QWebElement sees the light, do I hear a booyakasha!?

Posted by Tor Arne Vestbø on April 7, 2009 · 7 comments

One of the main missing parts of QtWebKit so far has been a proper way to inspect and manipulate the document structure. In JavaScript this is provided by the Document Object Model (DOM) bindings — giving you methods like getElementById(), createElement(), and insertBefore(). These methods were also accessible in Qt 4.4 and 4.5 though QWebFrame::evaluateJavaScript(), but it was hardly a optimal way of working with the document.

The reason a proper API for this was deferred in the earlier versions of QtWebKit was because we wanted to provide an API that was not only powerful, but also easy to use. That left out using QDom, or a similar exhaustive API, as customer feedback has shown that writing code on that level can be both tedious and error prone.

Consider the following snippet:

QDomElement docElem = doc.documentElement();

QDomElement root = docElem.firstChildElement("database");
QDomElement entry = root.firstChildElement("entry");
for (; !entry.isNull(); entry = entry.nextSiblingElement("entry")) {
	QDomElement data = entry.firstChildElement("data");
	for (; !data.isNull(); data = data.nextSiblingElement("data")) {
		QDomAttr attribute = data.attributeNode("format");
		if (!attribute.isNull() && attribute.value() == "human") {
			cout < < "Data:" << data.text() << endl;
		}
	}
}

Traversing the DOM like this quickly becomes hairy.
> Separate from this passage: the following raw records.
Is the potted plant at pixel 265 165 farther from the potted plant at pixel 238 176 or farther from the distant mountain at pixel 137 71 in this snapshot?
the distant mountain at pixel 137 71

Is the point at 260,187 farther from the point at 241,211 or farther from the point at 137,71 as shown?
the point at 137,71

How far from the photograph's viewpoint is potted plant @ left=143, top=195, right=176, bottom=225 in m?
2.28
The same pattern can be found in JavaScript code: using getElementById(), traversing children, looking for a element of a certain type, etc.

Another typical use case is manipulation, where you would do something like:

QDomElement foo = doc.getElementById("foo");
QDomElement elem = doc.createElement("img");
elem.setAttribute("src", "myimage.png");
foo.parent().insertAfter(elem, foo);

Remember to keep your tongue straight when building that insertAfter() statement!
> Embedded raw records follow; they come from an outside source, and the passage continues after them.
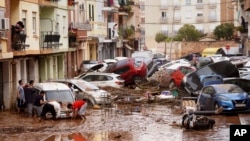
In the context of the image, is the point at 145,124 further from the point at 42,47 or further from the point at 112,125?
the point at 42,47

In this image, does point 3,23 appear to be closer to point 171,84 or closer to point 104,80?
point 104,80

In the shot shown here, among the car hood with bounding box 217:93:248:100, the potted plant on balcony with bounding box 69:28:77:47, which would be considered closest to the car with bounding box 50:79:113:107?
the car hood with bounding box 217:93:248:100

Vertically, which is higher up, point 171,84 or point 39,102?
point 39,102

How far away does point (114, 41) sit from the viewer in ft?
265

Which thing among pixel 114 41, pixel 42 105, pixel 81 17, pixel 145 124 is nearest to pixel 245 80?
pixel 145 124

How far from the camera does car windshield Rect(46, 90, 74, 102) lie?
Result: 31016 mm

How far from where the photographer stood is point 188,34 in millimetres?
109688

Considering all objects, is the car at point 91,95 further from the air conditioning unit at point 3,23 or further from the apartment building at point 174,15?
the apartment building at point 174,15

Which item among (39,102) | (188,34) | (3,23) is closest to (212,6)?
(188,34)

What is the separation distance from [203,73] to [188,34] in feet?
233

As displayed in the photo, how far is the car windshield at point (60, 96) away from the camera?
31016 millimetres

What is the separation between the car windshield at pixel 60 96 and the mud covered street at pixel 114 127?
1.17 meters

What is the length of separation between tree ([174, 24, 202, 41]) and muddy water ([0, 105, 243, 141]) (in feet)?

Now some of you are probably jumping on your chairs now, screaming “this is not how you would do it in JavaScript!”. And you’re right, the JavaScript world has found a way to shield off the above annoyances: wrapper libraries like jQuery and Prototype.
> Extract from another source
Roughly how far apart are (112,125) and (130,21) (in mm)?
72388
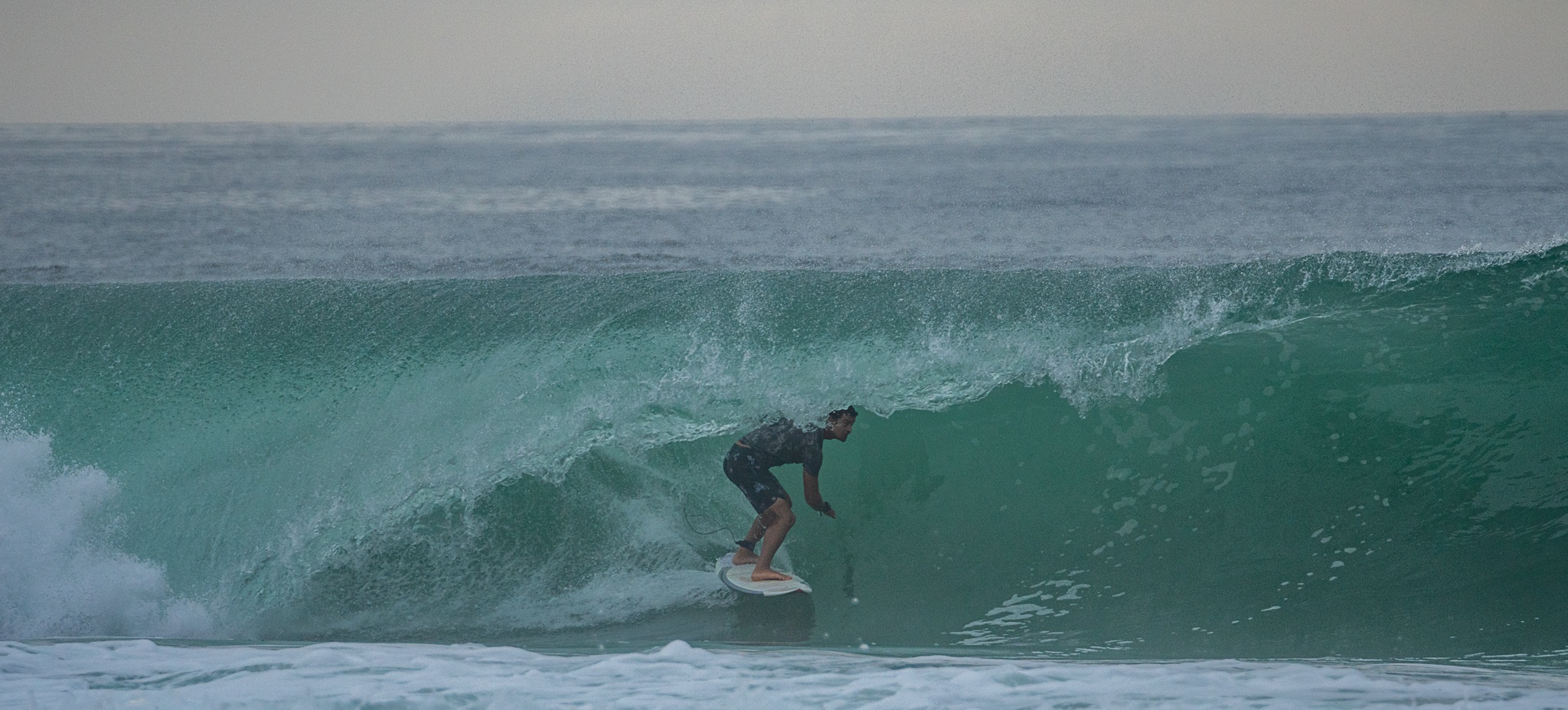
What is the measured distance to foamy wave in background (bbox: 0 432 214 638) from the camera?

Taking inspiration from these libraries we did a one-day prototyping/hacking session back in November, and the results were promising. We also asked customers what they really meant when they were asking for a DOM API, and it turned out that the goal was to inspect and manipulate the DOM, but not necessarily though a one-to-one mapping of the API provided by the DOM specification. Last week we managed to reserve some cycles to continue the work, and we’re now ready for some feedback.

So how does the new shiny QtWebKit DOM API look? There’s two classes: QWebElement and QWebElementSelection.The former wraps a DOM Element, and has methods for manipulation and traversal. The latter is just a list of QWebElements, which can be iterated and extended. The frosting lies in the way elements are selected: using CSS3 selector syntax (similar to jQuery). The implementation of the selectors is already part of WebKit, so we’re basically building on a tried and tested code base.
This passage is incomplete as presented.